Dimanche 17 octo­bre 2010 entre 11h 30 et 12h 30

sur le marché d’Amiens Nord (Le Pigeonnier)

La forme de l’intervention était une déam­bu­la­tion dans la rue afin de pro­poser aux per­son­nes croisées de tirer au sort un petit papier sorti d’un panier qui com­portera Cent papiers, chaque papier com­por­tant un texte de cent mots, mots en faveur de la cause des Sans-papiers.

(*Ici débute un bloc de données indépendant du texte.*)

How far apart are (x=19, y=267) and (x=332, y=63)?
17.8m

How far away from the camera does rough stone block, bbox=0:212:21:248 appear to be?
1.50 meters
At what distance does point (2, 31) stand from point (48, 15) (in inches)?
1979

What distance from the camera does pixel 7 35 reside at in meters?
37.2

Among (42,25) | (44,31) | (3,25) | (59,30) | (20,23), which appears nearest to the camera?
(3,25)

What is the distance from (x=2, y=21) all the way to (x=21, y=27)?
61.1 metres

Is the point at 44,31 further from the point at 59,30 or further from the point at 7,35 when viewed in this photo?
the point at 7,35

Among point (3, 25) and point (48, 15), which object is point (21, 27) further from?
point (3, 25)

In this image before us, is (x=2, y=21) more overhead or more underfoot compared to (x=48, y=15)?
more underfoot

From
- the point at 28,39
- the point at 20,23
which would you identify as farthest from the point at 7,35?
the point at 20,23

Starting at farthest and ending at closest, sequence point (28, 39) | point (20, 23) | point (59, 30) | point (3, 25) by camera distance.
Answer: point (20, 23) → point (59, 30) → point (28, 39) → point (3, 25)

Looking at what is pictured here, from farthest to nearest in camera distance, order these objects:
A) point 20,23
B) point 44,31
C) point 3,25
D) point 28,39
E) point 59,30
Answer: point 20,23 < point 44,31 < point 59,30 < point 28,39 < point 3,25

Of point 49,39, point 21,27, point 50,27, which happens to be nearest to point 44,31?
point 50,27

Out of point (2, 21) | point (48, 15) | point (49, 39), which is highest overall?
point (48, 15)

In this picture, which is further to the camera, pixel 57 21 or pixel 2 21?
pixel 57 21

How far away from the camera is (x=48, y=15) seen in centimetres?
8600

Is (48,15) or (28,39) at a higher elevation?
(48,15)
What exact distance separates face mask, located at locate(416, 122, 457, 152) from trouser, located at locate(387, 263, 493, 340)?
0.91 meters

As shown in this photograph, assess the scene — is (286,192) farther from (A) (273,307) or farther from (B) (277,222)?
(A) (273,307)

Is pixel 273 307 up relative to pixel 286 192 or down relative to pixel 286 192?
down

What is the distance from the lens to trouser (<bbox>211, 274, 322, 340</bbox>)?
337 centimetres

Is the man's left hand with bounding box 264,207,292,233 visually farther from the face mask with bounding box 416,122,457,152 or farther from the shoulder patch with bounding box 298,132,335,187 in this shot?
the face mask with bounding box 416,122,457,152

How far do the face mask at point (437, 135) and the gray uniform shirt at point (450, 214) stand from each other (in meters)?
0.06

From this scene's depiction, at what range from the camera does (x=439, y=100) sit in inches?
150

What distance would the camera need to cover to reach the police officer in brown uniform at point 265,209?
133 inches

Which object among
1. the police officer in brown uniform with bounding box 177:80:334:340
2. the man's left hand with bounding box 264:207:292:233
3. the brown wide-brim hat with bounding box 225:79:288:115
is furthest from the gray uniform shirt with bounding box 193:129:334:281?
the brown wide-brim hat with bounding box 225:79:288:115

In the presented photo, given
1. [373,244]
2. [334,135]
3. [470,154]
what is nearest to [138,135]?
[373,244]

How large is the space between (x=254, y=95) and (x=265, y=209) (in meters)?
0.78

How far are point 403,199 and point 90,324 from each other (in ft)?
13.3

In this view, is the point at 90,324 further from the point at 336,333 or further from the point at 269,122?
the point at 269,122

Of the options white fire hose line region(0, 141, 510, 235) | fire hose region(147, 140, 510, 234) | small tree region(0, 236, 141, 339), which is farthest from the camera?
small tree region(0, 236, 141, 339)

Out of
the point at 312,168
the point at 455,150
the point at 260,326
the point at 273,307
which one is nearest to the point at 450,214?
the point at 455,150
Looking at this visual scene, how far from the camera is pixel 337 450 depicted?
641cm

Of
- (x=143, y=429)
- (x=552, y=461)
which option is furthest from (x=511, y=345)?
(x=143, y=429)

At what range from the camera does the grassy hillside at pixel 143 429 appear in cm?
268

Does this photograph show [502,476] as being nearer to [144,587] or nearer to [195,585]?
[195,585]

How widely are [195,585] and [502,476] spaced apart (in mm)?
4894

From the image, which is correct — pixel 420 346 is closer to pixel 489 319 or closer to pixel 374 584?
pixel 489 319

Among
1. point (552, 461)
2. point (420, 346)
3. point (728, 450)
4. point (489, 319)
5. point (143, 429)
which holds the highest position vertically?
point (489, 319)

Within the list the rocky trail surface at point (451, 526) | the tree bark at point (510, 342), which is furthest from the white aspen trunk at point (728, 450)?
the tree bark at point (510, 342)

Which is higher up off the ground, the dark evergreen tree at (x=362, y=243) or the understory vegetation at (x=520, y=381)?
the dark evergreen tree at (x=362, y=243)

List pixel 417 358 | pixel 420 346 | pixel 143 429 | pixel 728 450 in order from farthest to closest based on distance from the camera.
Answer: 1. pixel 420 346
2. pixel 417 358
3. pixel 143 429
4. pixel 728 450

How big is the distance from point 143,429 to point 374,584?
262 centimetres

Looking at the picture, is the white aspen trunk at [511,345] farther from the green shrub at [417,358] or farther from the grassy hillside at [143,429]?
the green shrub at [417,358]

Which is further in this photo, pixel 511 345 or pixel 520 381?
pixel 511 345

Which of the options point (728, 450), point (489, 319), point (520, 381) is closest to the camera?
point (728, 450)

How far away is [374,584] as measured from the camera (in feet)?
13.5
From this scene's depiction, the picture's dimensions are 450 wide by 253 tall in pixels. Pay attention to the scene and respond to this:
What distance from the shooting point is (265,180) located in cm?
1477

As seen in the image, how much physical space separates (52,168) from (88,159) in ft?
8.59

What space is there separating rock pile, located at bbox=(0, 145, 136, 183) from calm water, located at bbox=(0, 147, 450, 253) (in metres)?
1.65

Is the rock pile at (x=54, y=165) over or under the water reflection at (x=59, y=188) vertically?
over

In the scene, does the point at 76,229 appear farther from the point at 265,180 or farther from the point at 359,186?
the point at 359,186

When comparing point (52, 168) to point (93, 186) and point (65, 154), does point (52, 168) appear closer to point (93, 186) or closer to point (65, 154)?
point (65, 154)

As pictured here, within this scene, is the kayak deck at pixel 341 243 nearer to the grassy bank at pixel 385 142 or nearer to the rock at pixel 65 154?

Ne ratez pas ces rendez-vous. Les Besson­nades stu­pides et Hor­t­e­brises affligeantes ne vont pas s’arrêter de si tôt !  Le vol­can Islandais s’est arrêté de cracher, les avions ont recom­mencé — plus que jamais -  leur ronde et les sans-papiers peu­vent crain­dre à nou­veau d’être ren­voyés au pays. Cer­taines pré­fec­tures n’hésitent pas à ten­ter la réex­pédi­tion pour des gens pro­tégés par les statuts internationaux.

Poètes à vos plumes pour mon­trer que vous n’êtes pas dans les nuages mais que vous avez bien les pieds sur terre. Et que le traitre Besson ne sera pas l’arbre qui cachera la forêt sarkosienne.

Ne man­quez pas, dans cette rubrique, l’Œil de Willem :

Les enfants sans papiers sont dis­pen­sés du devoir de mémoire

NOUVEL ARBRE A PALABRES :
LE SARKOSITOIRE

Sarkos­i­toire est un mot qui a pour racine :

le sar­casme (grec « Sarkos »)
la notion de lieu (suf­fixe « –itoire » que l’on va retrou­ver dans ter­ri­toire, tran­si­toire,…) Le Sarkos­i­toire est donc le lieu où se prononce, se déclame, se con­serve le sar­casme. Le sarkos­i­toire peut évidem­ment s’orienter sur dif­férents sujets. Aujourd’hui l’une des urgences est de com­bat­tre pour une société ou la notion de « Sans » n’existait pas : Sans Papier, Sans logis, Sans Famille, etc.
J’ai décidé de man­i­fester par les mots la colère, l’indignation indis­pens­able envers ceux qui gèrent la ques­tion des « Sans-papiers », dans une langue de bois mod­erne (nous décrypterons peu à peu cette langue de bois qui se veut mod­erne civil­isatrice et nucléaire) qui voudrait nous faire croire à la com­pat­i­bil­ité du cas par cas et du quota.
Où l’on mon­tr­era que le cote-cota n’est qu’un leurre et que les cuistres de la casu­is­tique sont tou­jours parmi nous et dis­ent tout haut le con­traire de ce qu’ils pensent tout bas et de ce qu’ils font tout haut.
Qui a dit par exem­ple :
« Respecter le droit d’asile est un devoir » ?
Vous don­nez votre langue au chat ?
Et bien ! C’est le min­istre Hort­e­feux, dans une let­tre du 13 décem­bre aux évêques de France. Il signe avec grande mod­estie de ses seules noms et prénoms sans met­tre ses titres.
Mais prenons notre temps : atten­dez les pages suiv­antes pour décou­vrir tout ce qu’on peut opposer à la langue de bois offi­cielle et aux minaud­eries devant les caméra, pen­dant que l’on donne des con­signes impar­donnables à l’Administration.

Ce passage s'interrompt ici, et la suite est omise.